[Rows of spatial question data]
####
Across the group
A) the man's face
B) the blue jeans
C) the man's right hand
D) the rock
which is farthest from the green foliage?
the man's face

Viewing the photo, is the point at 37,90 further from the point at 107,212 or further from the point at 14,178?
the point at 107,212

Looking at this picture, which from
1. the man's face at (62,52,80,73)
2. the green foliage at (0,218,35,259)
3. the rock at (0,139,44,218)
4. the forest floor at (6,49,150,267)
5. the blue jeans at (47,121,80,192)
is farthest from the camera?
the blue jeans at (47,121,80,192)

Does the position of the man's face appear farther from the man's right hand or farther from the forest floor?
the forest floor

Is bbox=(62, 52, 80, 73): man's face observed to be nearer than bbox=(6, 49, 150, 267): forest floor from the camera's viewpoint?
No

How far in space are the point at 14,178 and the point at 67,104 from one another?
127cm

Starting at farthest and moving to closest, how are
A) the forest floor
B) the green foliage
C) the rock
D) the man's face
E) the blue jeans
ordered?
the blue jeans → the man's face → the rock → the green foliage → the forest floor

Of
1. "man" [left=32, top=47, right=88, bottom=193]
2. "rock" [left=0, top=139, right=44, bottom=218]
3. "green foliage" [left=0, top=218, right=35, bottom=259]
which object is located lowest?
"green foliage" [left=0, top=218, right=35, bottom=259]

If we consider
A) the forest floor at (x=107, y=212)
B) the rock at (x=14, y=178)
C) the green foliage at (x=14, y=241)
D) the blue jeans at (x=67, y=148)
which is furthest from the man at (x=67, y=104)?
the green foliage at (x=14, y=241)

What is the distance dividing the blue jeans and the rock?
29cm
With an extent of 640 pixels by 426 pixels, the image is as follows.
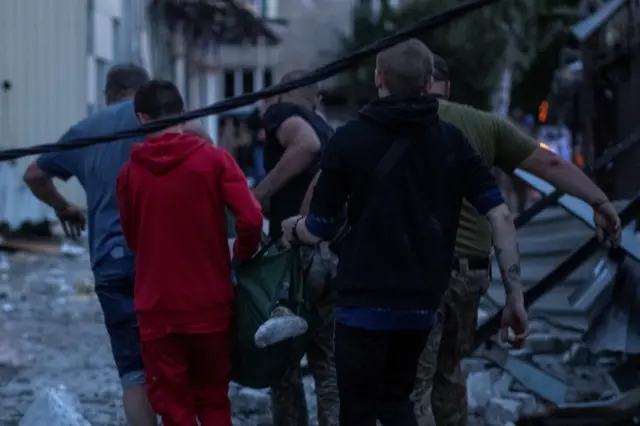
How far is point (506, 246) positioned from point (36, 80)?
631 inches

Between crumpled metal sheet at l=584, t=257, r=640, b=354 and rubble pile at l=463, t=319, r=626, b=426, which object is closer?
crumpled metal sheet at l=584, t=257, r=640, b=354

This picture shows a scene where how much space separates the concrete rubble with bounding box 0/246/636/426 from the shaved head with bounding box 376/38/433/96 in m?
2.32

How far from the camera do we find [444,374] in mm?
5512

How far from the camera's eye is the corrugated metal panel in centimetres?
1839

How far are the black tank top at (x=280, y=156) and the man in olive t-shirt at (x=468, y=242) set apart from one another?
1.92 ft

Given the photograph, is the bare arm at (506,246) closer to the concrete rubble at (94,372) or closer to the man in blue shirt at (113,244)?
the man in blue shirt at (113,244)

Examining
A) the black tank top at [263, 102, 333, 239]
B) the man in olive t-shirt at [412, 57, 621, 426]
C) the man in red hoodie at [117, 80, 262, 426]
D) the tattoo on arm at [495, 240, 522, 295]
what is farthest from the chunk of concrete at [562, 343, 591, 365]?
the tattoo on arm at [495, 240, 522, 295]

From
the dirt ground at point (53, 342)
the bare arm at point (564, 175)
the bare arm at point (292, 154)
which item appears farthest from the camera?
the dirt ground at point (53, 342)

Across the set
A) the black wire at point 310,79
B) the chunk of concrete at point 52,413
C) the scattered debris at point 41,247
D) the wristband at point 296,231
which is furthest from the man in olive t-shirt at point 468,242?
the scattered debris at point 41,247

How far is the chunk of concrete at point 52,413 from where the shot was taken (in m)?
5.94

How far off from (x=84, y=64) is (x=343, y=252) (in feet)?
59.6

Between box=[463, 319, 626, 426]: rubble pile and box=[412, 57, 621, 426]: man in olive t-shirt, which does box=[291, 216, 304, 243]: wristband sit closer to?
box=[412, 57, 621, 426]: man in olive t-shirt

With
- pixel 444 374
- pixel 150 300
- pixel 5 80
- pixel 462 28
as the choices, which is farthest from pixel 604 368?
pixel 462 28

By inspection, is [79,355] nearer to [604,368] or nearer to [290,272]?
[604,368]
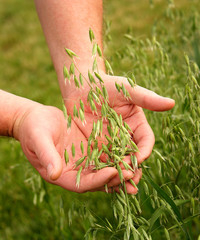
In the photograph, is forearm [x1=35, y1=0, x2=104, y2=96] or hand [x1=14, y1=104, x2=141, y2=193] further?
forearm [x1=35, y1=0, x2=104, y2=96]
####
▶ Instructions to follow:
Beginning with the line that contains "Across the set", repeat every remaining line of the data exactly, the last line included, and omit pictures.

▶ Finished exercise:
Across the set
A) the black wire at point 310,79
B) the chunk of concrete at point 52,413
C) the scattered debris at point 41,247
D) the wristband at point 296,231
which is furthest from the man in olive t-shirt at point 468,242?
the scattered debris at point 41,247

How far is the chunk of concrete at point 52,413 from where the shot was taken (in m)?
5.94

How far off from (x=84, y=64) is (x=343, y=252) (in feet)?
59.6

Between box=[463, 319, 626, 426]: rubble pile and box=[412, 57, 621, 426]: man in olive t-shirt, which does box=[291, 216, 304, 243]: wristband sit closer to?
box=[412, 57, 621, 426]: man in olive t-shirt

With
- pixel 444 374
- pixel 150 300
- pixel 5 80
- pixel 462 28
as the choices, which is farthest from pixel 604 368?
pixel 462 28

By inspection, is [79,355] nearer to [604,368] or nearer to [290,272]?
[604,368]
In the photograph, is forearm [x1=35, y1=0, x2=104, y2=96] or hand [x1=14, y1=104, x2=141, y2=193] further?
forearm [x1=35, y1=0, x2=104, y2=96]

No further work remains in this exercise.